Alleged blasphemy case: Police eschew forensics, fingerprinting

Man who filed FIR did not nominate S.

Faraz Khan July 05, 2011


The man who registered the FIR for the burning of the Holy Quran did not name S, who was arrested on Friday — it was the police who put his name down, based on the information provided by a mob and “black magic” evidence they said was found in his trouser pockets.

Twenty-five-year-old S was charged with blasphemy outside his residential apartments in Block 21, Federal B Industrial Area last week. “There will be no progress until we find an eyewitness,” investigator Akhtar Jawad told The Express Tribune on Tuesday. “But we still have four days [of remand] We’ll manage to do something or the other during this time and even if we don’t get anything we will still present the challan in the court. “

The officer said that there was no need for scientific or forensic evidence as they believed that only fingerprints could help them. “The Holy Quran we found was such that prints would not have stayed on its cover,” he said. “And then a lot of people from the crowd had touched it as a result of which the entire fingerprint deal ended.”

S was handcuffed to the gate of the lockup in a way that he had to keep standing and his arms were raised. The nervous young man, who was wearing a t-shirt over jeans and slippers, watched people enter and leave the police station. He seemed to have a nervous facial and body tic and appeared to be muttering to himself. Because of a lack of understanding of these conditions, he was being misinterpreted as a “psycho” or psychiatric patient. When The Express Tribune asked him about the behaviour, he explained that he couldn’t move because of how he had been strung up and he had to keep shaking his head to get rid of the flies that were buzzing around him.

“I don’t do any black magic,” he told The Express Tribune in clear, lucid, albeit angry tones. “I’ve been accused of it and I don’t know why, but it looks like someone is trying to frame me.” He was inside his apartment with his younger brother who had told him that two men, Asif and Najam, who are linked to a political group, were calling him downstairs.

“When I went down a crowd was there,” he said. “I was trying to gauge what was happening when some people got a hold of me and handed me over to the police.” I didn’t and couldn’t have ever done something like that, he went on to say.

Initially, The Express Tribune reported that a man named Ali, a neighbour, was the complainant but police said that one Mohammad Saleem who lives in a bungalow near the apartments was behind the case. Saleem told The Express Tribune, however, that he had not named S in the FIR. “His name isn’t anywhere,” he said. “My FIR was on the burning of a copy of the Holy Quran, nothing else.” All he knows is that S’s neighbour Ali had said that he saw S at the site shortly after the incident.

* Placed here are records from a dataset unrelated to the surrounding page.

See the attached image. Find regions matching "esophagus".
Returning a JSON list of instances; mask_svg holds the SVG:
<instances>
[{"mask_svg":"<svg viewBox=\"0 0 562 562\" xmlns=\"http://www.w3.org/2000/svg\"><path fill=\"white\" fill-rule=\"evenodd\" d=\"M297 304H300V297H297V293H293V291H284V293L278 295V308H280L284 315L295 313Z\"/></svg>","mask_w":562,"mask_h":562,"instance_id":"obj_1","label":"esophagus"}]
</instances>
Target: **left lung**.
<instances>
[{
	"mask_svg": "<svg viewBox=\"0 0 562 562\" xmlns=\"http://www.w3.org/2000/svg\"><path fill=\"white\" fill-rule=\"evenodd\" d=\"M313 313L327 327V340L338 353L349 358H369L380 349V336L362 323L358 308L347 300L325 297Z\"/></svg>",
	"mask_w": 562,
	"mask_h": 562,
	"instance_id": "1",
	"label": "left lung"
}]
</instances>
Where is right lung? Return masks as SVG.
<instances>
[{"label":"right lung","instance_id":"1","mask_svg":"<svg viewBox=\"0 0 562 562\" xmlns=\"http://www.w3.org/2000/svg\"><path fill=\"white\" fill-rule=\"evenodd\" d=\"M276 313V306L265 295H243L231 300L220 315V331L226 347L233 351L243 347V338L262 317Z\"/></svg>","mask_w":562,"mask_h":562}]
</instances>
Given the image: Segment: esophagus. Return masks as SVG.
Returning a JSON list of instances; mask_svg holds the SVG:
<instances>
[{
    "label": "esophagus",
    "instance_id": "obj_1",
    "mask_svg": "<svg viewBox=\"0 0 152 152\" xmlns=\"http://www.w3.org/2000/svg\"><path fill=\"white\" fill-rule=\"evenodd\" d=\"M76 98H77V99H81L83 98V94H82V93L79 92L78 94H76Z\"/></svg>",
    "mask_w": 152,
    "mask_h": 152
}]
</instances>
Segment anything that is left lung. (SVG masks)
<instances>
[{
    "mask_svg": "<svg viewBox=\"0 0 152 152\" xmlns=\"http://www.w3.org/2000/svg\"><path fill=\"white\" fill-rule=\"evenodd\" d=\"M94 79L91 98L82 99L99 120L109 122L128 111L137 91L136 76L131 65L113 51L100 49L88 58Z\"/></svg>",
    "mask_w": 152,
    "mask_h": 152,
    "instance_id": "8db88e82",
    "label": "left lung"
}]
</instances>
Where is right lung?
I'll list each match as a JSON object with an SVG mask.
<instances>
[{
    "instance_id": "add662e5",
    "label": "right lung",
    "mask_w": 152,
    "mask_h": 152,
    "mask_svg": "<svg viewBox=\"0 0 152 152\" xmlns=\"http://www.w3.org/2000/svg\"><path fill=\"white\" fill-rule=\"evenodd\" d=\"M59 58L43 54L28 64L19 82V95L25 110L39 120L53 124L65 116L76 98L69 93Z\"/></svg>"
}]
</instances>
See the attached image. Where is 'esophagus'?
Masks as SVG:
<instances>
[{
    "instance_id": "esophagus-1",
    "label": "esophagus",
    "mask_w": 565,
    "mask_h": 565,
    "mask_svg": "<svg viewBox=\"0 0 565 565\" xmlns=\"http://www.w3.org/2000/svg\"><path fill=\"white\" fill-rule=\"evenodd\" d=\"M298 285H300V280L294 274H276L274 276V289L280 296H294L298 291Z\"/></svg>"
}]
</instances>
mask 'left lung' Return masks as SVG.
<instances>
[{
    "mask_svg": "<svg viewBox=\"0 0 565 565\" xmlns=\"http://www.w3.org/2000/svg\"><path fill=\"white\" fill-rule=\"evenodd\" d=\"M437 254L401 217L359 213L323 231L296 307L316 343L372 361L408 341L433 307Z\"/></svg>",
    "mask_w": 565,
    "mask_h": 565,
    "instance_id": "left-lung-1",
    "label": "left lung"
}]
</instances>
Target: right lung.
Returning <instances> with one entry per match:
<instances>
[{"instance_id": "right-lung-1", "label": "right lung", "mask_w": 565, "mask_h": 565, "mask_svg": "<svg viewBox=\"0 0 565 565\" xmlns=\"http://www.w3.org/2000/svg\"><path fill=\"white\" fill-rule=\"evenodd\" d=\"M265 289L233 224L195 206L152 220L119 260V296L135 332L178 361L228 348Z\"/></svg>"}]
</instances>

“The place where the Holy Quran was burnt has garbage piles and no one really goes there,” said Saleem. “So why was S seen there?” Saleem then went on to apply his own reasoning which went as follows: if S was innocent, he should have reacted when he was charged with burning the Holy Quran. “I’ve seen him and he makes strange faces and was gesturing strangely as if he were crazy or was doing some kind of black magic.”

S’s lawyer, Muzaffar Iqbal Sufi, told The Express Tribune that his client was being framed and they were looking into who could have motive.

Published in The Express Tribune, July 6th, 2011.